Rakus a mâché la plante pendant quelques minutes sans l’avaler, puis a comprimé la pâte avec ses doigts pour appliquer le jus sur sa plaie. Il a répété cette opération plusieurs fois pendant environ 7 minutes. Après avoir constaté que des mouches étaient attirées par sa plaie, l’orang-outan y a directement étalé la pâte végétale pour la recouvrir entièrement.
Après avoir renouvelé quotidiennement l’opération, la blessure ne montrait aucun signe d’infection et était complètement refermée 5 jours plus tard. « Fait intéressant, Rakus s’est également reposé plus que d’habitude lorsqu’il a été blessé. Le sommeil favorise la cicatrisation des plaies, car la libération d’hormones de croissance, la synthèse des protéines et la division cellulaire augmentent pendant le sommeil », indique dans un communiqué de l’Institut Max Planck du comportement animal Isabelle Laumer, auteure principale de l’étude.

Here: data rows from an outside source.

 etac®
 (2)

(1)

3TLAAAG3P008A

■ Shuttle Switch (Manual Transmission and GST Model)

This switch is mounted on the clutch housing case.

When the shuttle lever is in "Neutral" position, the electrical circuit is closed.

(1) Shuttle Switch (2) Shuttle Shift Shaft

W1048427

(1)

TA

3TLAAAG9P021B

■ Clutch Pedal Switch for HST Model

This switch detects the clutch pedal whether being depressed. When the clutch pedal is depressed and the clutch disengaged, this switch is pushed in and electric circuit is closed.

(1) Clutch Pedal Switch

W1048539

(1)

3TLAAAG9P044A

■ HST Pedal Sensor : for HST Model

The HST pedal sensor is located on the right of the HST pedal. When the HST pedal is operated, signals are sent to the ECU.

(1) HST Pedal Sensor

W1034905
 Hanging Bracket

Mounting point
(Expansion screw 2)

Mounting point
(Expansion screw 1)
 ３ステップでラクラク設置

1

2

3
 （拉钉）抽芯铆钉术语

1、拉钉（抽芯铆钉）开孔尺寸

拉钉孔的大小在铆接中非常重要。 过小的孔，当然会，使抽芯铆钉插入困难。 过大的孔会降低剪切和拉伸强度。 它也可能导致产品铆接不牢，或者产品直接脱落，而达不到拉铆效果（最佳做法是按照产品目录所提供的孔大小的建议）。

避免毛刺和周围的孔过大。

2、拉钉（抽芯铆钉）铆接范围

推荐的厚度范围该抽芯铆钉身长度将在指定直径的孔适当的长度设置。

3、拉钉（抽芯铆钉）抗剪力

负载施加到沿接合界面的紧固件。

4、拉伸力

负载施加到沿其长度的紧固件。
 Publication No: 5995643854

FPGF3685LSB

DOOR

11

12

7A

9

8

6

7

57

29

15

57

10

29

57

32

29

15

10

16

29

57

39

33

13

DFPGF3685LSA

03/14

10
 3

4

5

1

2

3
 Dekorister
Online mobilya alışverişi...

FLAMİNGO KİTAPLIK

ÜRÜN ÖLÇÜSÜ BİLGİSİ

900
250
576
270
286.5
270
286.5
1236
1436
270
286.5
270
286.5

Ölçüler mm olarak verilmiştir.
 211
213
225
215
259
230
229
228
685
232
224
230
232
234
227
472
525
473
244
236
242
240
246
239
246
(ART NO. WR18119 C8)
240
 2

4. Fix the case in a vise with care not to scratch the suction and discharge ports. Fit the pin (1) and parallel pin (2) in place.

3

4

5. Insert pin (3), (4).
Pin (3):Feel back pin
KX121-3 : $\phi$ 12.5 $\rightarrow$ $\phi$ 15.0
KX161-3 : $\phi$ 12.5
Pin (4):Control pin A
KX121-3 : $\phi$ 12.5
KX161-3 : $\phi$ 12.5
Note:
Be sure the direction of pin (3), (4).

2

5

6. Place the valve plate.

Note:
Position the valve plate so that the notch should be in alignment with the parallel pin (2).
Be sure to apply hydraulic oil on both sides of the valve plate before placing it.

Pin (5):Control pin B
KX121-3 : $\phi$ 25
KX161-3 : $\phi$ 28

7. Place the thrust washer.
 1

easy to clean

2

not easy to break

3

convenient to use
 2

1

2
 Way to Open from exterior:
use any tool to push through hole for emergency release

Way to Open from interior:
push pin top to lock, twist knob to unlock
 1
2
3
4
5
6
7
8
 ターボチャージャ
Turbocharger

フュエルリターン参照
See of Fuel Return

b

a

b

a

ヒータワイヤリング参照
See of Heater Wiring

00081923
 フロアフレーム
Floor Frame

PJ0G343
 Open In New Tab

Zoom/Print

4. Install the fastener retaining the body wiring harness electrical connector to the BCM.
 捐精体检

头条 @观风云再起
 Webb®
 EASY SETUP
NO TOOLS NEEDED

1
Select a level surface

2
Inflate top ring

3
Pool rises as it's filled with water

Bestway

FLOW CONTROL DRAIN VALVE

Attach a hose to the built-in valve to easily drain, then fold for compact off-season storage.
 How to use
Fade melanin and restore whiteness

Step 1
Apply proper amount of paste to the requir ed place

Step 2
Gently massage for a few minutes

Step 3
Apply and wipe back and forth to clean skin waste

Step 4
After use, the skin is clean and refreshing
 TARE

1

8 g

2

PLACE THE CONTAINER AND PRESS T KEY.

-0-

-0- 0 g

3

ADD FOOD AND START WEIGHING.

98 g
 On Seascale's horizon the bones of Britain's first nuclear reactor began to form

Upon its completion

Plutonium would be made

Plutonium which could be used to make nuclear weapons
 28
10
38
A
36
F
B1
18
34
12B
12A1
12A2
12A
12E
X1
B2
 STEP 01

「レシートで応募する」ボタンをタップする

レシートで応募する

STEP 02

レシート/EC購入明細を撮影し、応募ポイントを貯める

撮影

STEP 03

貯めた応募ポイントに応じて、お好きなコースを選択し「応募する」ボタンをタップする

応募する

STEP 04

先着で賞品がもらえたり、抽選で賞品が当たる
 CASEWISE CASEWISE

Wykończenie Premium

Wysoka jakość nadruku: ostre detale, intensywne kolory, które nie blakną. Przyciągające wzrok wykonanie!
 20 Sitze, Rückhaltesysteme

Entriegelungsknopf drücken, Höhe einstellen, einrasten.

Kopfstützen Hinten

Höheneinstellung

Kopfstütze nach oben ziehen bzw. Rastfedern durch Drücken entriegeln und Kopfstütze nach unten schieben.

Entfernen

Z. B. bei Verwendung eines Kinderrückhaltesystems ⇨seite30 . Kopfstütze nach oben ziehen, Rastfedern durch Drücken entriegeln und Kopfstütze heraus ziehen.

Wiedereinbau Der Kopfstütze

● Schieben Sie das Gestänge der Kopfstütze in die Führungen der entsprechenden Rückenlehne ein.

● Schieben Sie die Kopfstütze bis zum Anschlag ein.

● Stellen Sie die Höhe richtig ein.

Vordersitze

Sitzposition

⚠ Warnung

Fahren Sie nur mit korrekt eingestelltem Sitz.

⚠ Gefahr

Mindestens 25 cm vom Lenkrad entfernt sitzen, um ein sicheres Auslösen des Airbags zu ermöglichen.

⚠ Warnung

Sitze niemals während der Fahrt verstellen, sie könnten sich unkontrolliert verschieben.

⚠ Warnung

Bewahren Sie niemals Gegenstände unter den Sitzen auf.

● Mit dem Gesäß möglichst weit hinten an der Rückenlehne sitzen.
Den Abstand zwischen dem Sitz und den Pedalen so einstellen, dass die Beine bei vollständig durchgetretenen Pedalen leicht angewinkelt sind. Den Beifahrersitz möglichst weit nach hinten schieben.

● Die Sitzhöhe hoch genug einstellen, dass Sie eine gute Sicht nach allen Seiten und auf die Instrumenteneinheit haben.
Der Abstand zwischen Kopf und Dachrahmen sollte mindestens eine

Toutefois, la plupart des comportements d’automédication chez les animaux soulèvent systématiquement des questions sur leur caractère intentionnel et sur la manière dont ils émergent. Selon les experts, l’aspect répétitif et ciblé du comportement de Rakus indique que celui-ci était intentionnel. D’autre part, étant donné que ce comportement n’a jamais été observé chez les autres orangs-outans de la région, il est probablement apparu individuellement chez Rakus sous la forme d’innovation. En d’autres termes, il a probablement été jusqu’à présent absent du répertoire comportemental des orangs-outans locaux.
D’un autre côté, à l’instar de tous les mâles adultes de la région, Rakus n’est pas né à Suaq et son origine est inconnue. En effet, les orangs-outans mâles partent de leur région natale à la puberté et parcourent de longues distances pour conquérir de nouveaux territoires. « Par conséquent, il est possible que ce comportement se soit manifesté chez davantage d’individus dans sa population natale en dehors de la zone de recherche de Suaq », suggère Schuppli dans le communiqué.
Par ailleurs, la mise en évidence de ce comportement chez les grands singes suggère une origine évolutive de plusieurs milliers d’années chez les humains. Le traitement des blessures humaines a été mentionné pour la première fois dans un manuscrit datant de 2200 ans avant notre ère. D’ailleurs, étant donné que ce type de comportement n’est apparemment pas spécifique aux humains, mais s’applique aussi aux grands singes, il est possible que notre dernier ancêtre commun montrait déjà des comportements similaires.